WHAT IS EXPECTED: Print the entries below verbatim, beginning with the line that contains "Kenneth Leighton - Complete" and continuing through the line that contains "Barış İçin Birlik", and print no other lines.
GIVEN RECORDS START
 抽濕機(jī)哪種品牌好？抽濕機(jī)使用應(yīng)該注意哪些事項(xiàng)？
GIVEN RECORDS END
GIVEN RECORDS START
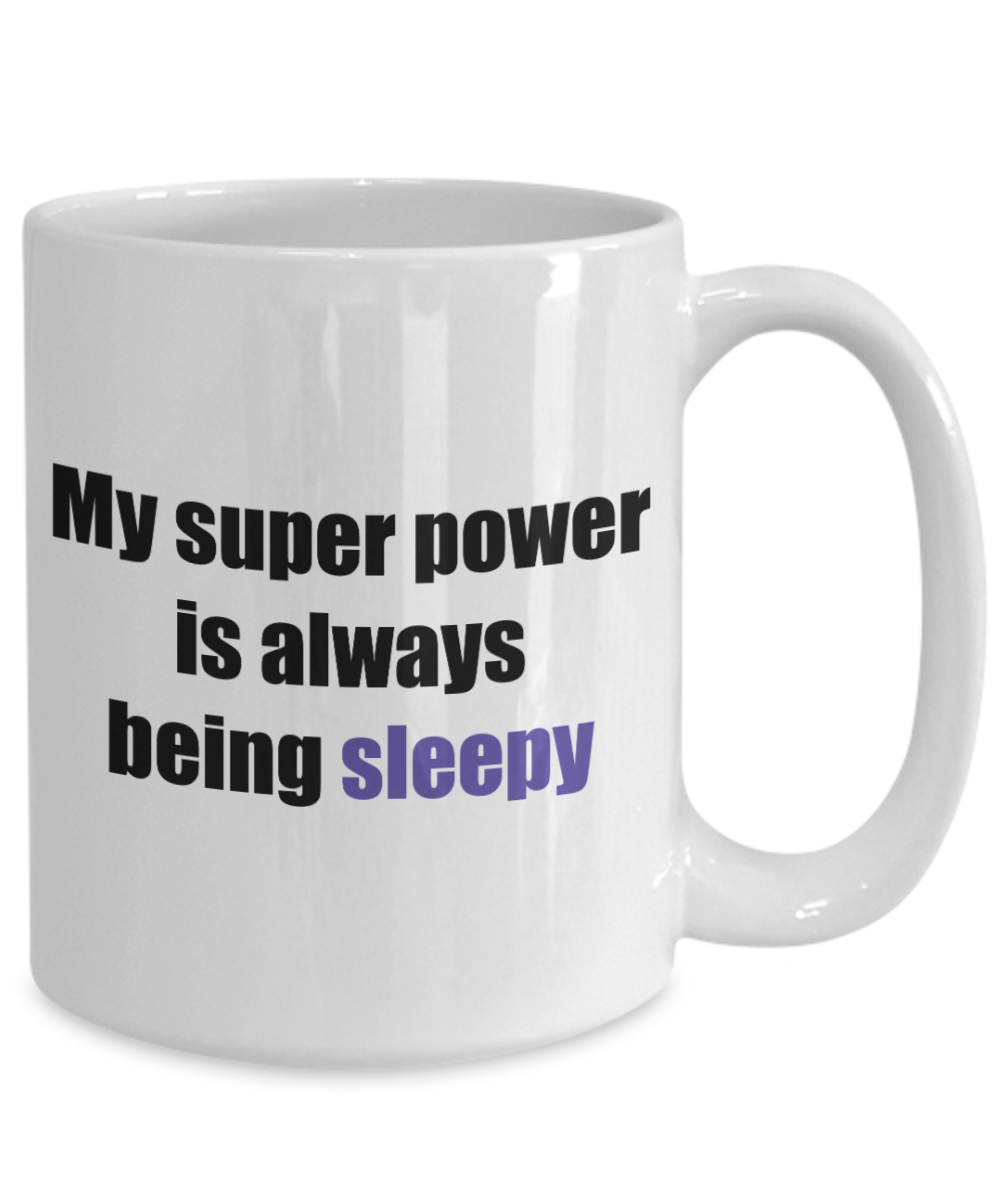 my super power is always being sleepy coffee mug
GIVEN RECORDS END
GIVEN RECORDS START
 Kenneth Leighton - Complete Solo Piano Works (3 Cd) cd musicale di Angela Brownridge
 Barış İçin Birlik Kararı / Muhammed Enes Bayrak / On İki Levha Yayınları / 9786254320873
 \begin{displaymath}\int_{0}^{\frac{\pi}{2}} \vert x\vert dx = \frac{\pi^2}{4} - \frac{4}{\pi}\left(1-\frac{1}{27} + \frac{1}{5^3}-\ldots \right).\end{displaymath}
GIVEN RECORDS END
ANSWER FOR THIS EXERCISE:
 Kenneth Leighton - Complete Solo Piano Works (3 Cd) cd musicale di Angela Brownridge
 Barış İçin Birlik Kararı / Muhammed Enes Bayrak / On İki Levha Yayınları / 9786254320873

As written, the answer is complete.